» **Page extract**:
********
Appearing On Jeopardy

Tobias: Tell me about Jeopardy.

Jim: Yeah. I had really been trying to get on there for years and years and years. In fact, in 2007, I qualified for their audition. They finally started doing them around 2005, they started doing them online. I was like, “This is perfect.” If you were in LA, it was great, because you could just go to their open audition and things like that, and take the test and whatnot. Finally, they started doing them online.

It was great for somebody like me, who lived in Florida, and they did it once a year. I qualified like early on 2007, couldn’t go, because I was actually on my honeymoon. I had to skip the audition. Then, I got another callback in 2011, got another callback in 2014 or 2015, then got a callback in 2018. That finally led to getting on the show. But really, I wanted something to do since the 80s. [laughs]

Tobias: How was the experience?

Jim: Yeah, it was absolutely a blast. Meeting Trebek was of course the highlight.

Tobias: The legend.
********
» **Data to use**:
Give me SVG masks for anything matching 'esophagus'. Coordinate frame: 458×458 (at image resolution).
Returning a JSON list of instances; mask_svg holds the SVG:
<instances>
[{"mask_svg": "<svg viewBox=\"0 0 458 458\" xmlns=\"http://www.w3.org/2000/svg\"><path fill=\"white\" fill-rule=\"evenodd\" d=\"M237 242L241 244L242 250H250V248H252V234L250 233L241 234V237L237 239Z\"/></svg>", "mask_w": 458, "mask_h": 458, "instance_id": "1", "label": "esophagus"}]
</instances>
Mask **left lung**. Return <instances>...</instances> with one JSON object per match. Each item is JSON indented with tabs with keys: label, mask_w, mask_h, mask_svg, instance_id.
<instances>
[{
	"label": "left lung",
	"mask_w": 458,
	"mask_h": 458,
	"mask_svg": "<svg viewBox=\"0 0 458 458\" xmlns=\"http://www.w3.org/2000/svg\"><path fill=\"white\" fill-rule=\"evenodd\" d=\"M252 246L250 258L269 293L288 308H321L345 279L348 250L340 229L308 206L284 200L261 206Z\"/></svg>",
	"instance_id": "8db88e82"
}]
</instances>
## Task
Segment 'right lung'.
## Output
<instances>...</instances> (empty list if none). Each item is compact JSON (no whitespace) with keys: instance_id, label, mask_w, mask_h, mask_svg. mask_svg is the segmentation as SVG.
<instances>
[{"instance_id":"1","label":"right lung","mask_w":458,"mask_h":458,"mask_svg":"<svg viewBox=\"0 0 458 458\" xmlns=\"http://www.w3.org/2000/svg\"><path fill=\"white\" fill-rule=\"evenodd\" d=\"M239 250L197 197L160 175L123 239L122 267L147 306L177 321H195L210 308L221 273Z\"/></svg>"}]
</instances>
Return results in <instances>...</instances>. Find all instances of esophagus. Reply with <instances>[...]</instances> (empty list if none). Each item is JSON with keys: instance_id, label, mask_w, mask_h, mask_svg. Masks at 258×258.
********
» **Stated task 1**: Name every specific year mentioned in the Jeopardy interview, in the order they first appear.
» **Stated task 2**: Show each line of the rows that contains the word "with".

» **Full answer 1**: 2007, 2005, 2011, 2014, 2015, 2018

» **Full answer 2**:
Mask **left lung**. Return <instances>...</instances> with one JSON object per match. Each item is JSON indented with tabs with keys: label, mask_w, mask_h, mask_svg, instance_id.
<instances>...</instances> (empty list if none). Each item is compact JSON (no whitespace) with keys: instance_id, label, mask_w, mask_h, mask_svg. mask_svg is the segmentation as SVG.
Return results in <instances>...</instances>. Find all instances of esophagus. Reply with <instances>[...]</instances> (empty list if none). Each item is JSON with keys: instance_id, label, mask_w, mask_h, mask_svg. Masks at 258×258.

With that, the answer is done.